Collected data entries

====

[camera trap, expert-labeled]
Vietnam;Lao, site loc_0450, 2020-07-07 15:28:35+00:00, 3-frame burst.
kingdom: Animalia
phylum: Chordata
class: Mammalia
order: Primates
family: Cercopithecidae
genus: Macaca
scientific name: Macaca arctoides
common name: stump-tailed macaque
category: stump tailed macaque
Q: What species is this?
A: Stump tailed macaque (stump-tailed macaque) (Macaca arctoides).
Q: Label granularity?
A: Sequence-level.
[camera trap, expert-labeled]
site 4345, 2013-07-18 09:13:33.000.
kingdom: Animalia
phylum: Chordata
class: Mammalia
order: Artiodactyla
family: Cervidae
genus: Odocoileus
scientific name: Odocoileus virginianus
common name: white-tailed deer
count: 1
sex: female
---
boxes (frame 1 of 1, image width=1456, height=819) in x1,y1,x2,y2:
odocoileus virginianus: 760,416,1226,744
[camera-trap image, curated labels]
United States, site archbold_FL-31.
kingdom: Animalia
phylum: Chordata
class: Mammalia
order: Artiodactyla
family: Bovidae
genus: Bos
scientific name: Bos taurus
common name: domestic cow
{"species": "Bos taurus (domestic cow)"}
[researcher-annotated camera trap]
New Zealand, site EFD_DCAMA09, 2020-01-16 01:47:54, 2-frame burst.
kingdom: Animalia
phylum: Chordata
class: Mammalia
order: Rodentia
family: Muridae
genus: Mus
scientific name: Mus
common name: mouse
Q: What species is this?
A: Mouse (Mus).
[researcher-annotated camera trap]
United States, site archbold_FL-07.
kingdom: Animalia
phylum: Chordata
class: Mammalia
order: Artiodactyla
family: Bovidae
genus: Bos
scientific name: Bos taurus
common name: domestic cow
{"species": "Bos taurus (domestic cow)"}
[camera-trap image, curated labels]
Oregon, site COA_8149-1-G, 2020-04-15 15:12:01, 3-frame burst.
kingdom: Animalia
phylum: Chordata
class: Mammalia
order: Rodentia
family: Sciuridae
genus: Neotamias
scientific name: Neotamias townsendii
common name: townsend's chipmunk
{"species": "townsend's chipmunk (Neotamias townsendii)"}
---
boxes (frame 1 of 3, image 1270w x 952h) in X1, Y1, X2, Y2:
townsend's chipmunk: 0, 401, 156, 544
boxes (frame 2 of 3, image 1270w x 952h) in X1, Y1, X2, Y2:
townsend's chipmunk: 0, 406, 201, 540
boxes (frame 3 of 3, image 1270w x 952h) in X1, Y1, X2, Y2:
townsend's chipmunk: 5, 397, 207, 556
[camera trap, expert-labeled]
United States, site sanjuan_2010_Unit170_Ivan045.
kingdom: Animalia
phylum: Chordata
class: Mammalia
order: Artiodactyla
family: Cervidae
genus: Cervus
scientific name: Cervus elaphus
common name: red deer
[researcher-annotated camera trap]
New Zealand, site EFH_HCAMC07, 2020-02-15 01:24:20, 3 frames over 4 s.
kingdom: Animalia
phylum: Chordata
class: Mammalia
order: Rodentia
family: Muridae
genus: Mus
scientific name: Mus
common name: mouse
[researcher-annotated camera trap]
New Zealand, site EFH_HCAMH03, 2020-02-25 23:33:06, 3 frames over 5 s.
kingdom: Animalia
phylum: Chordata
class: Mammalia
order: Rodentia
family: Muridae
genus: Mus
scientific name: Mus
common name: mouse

====

> PROBLEM: Whatever appears in the records must be returned exactly.

> RESULT FOR THIS TASK:
[camera trap, expert-labeled]
Vietnam;Lao, site loc_0450, 2020-07-07 15:28:35+00:00, 3-frame burst.
kingdom: Animalia
phylum: Chordata
class: Mammalia
order: Primates
family: Cercopithecidae
genus: Macaca
scientific name: Macaca arctoides
common name: stump-tailed macaque
category: stump tailed macaque
Q: What species is this?
A: Stump tailed macaque (stump-tailed macaque) (Macaca arctoides).
Q: Label granularity?
A: Sequence-level.
[camera trap, expert-labeled]
site 4345, 2013-07-18 09:13:33.000.
kingdom: Animalia
phylum: Chordata
class: Mammalia
order: Artiodactyla
family: Cervidae
genus: Odocoileus
scientific name: Odocoileus virginianus
common name: white-tailed deer
count: 1
sex: female
---
boxes (frame 1 of 1, image width=1456, height=819) in x1,y1,x2,y2:
odocoileus virginianus: 760,416,1226,744
[camera-trap image, curated labels]
United States, site archbold_FL-31.
kingdom: Animalia
phylum: Chordata
class: Mammalia
order: Artiodactyla
family: Bovidae
genus: Bos
scientific name: Bos taurus
common name: domestic cow
{"species": "Bos taurus (domestic cow)"}
[researcher-annotated camera trap]
New Zealand, site EFD_DCAMA09, 2020-01-16 01:47:54, 2-frame burst.
kingdom: Animalia
phylum: Chordata
class: Mammalia
order: Rodentia
family: Muridae
genus: Mus
scientific name: Mus
common name: mouse
Q: What species is this?
A: Mouse (Mus).
[researcher-annotated camera trap]
United States, site archbold_FL-07.
kingdom: Animalia
phylum: Chordata
class: Mammalia
order: Artiodactyla
family: Bovidae
genus: Bos
scientific name: Bos taurus
common name: domestic cow
{"species": "Bos taurus (domestic cow)"}
[camera-trap image, curated labels]
Oregon, site COA_8149-1-G, 2020-04-15 15:12:01, 3-frame burst.
kingdom: Animalia
phylum: Chordata
class: Mammalia
order: Rodentia
family: Sciuridae
genus: Neotamias
scientific name: Neotamias townsendii
common name: townsend's chipmunk
{"species": "townsend's chipmunk (Neotamias townsendii)"}
---
boxes (frame 1 of 3, image 1270w x 952h) in X1, Y1, X2, Y2:
townsend's chipmunk: 0, 401, 156, 544
boxes (frame 2 of 3, image 1270w x 952h) in X1, Y1, X2, Y2:
townsend's chipmunk: 0, 406, 201, 540
boxes (frame 3 of 3, image 1270w x 952h) in X1, Y1, X2, Y2:
townsend's chipmunk: 5, 397, 207, 556
[camera trap, expert-labeled]
United States, site sanjuan_2010_Unit170_Ivan045.
kingdom: Animalia
phylum: Chordata
class: Mammalia
order: Artiodactyla
family: Cervidae
genus: Cervus
scientific name: Cervus elaphus
common name: red deer
[researcher-annotated camera trap]
New Zealand, site EFH_HCAMC07, 2020-02-15 01:24:20, 3 frames over 4 s.
kingdom: Animalia
phylum: Chordata
class: Mammalia
order: Rodentia
family: Muridae
genus: Mus
scientific name: Mus
common name: mouse
[researcher-annotated camera trap]
New Zealand, site EFH_HCAMH03, 2020-02-25 23:33:06, 3 frames over 5 s.
kingdom: Animalia
phylum: Chordata
class: Mammalia
order: Rodentia
family: Muridae
genus: Mus
scientific name: Mus
common name: mouse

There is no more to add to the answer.